What’s in Unassigned?

54 — online direct purchases, deposit-only orders (no shop)

43 — CESA Tickets (community partner sales channel)

40 — generic “Season Ticket” shop (likely online self-service renewals)

14 — Stacey transactions (sponsorship accounts, separate from sales team)

Unassigned transactions appear in the data tabs for transparency but are excluded from rep commission totals.

Data Quality & Known Quirks

New vs Renewal Classification

Determined by the STM Status field in the source data. Every transaction row has either “New” or “Renew.” This field is used as-is; no interpretation or guessing was applied.

Name Mismatches (4 customers)

Some customers have slightly different names across sheets (e.g., “Joey Hall” vs “Joseph Hall”). These are the same customers; linking is done by customer ID, not name.

Non-Standard Payment Statuses (13 transactions)

Some transactions show LOCAL-PENDING, LOCAL-RECEIVED, or POS-RECEIVED instead of RECEIVED. These are treated the same as completed sales.

Canceled Installments (14 excluded)

All belong to voided payment plans. Filtered out at build time and do not appear in the Payment Schedules tab.

Out-of-Period Transactions (160 rows)

160 rows have March dates. The date-filtering formulas correctly return $0 for these; they are in Raw Data for completeness but do not affect February commission calculations.

Source Data

Primary source: February Report.xlsx (3 sheets)

SheetContentsRows
Sheet1Transaction-level data: buyer, event, rep, prices, fees, dates, STM status382
Sheet2Payment plan schedules: up to 7 installments per customer with amounts, due dates, statuses67
Report SummaryHigh-level aggregates (used for cross-reference only)

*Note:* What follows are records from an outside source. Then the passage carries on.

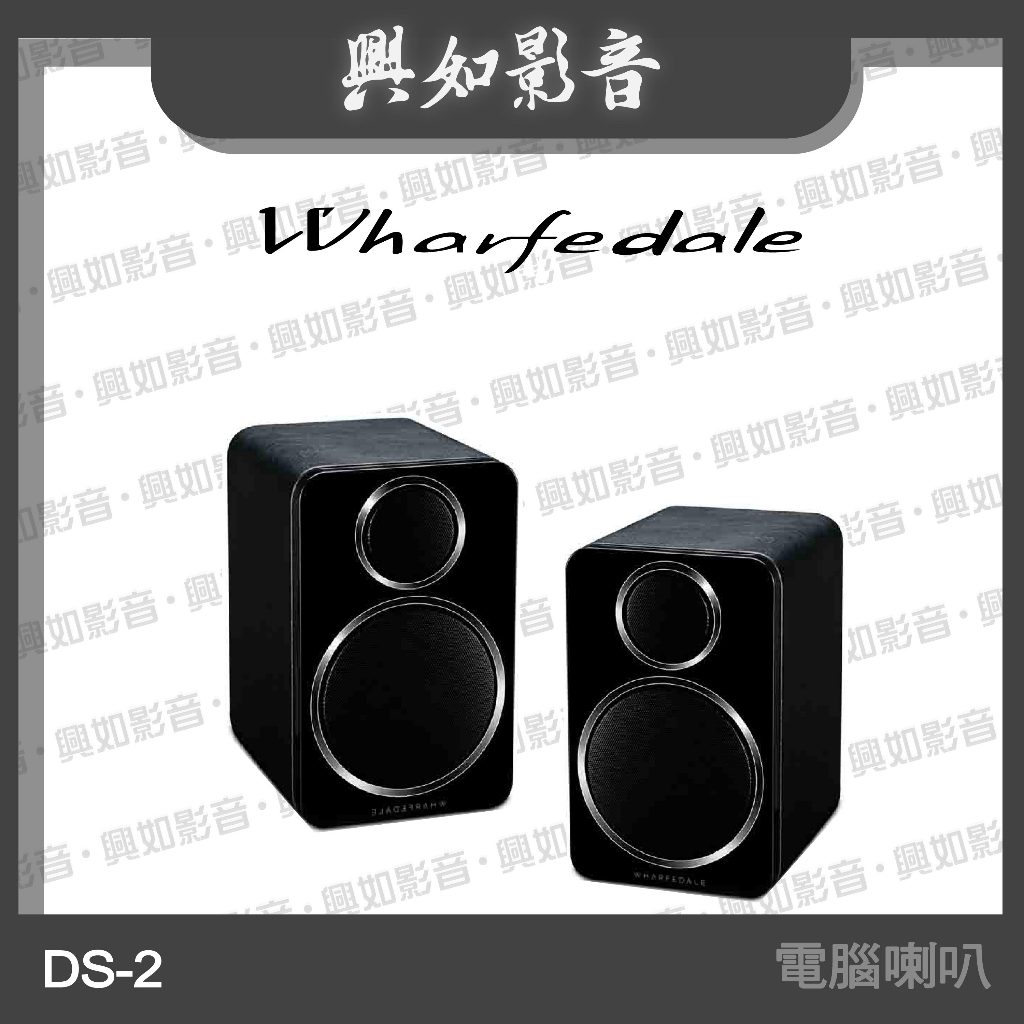 【興如】WHARFEDALE DS-2 主動式藍芽/電腦喇叭 (2色)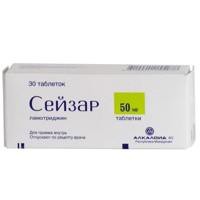 Сейзар табл. 50 мг 30 шт.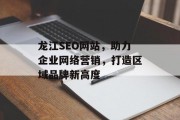 龙江SEO网站，助力企业网络营销，打造区域品牌新高度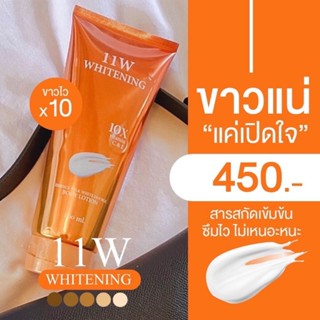 ❤️❤️ โลชั่นบำรุงผิว ปรับผิวให้กระจ่างใส น้ำนมตบผิวกาย 11W WHITENING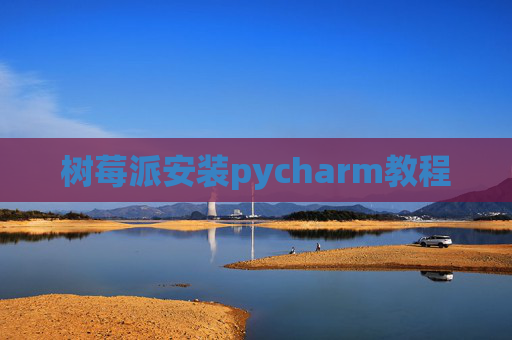 树莓派安装pycharm教程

Feb Buyers.xlsx and Feb Purchases.xlsx were reviewed but not used — they contain redundant data already captured in the February Report.

Workbook Structure

The Commission Model spreadsheet has 6 tabs. All values are formula-driven — nothing is hardcoded.

TabPurpose
ControlsEditable inputs: date range & commission rates (named ranges)
Raw DataAll 382 transactions with filterable columns
Payment SchedulesEvery active installment, one row per installment, with pro-rated amounts
Commission DetailPer-transaction collected amount & commission calculation
Rep SummaryBottom line per rep: New vs Renewal counts, collected, commission
Notes & AssumptionsDocuments all assumptions and data quirks

How to Use the Excel Workbook

  1. Open Commission_Model.xlsx in Excel.
  2. Go to the Controls tab.
  3. Set your Start Date and End Date for the commission period.
  4. Enter your commission rates for New and Renewal sales.
  5. Go to Rep Summary to see the results.

To run for a different month, just change the dates — everything recalculates automatically.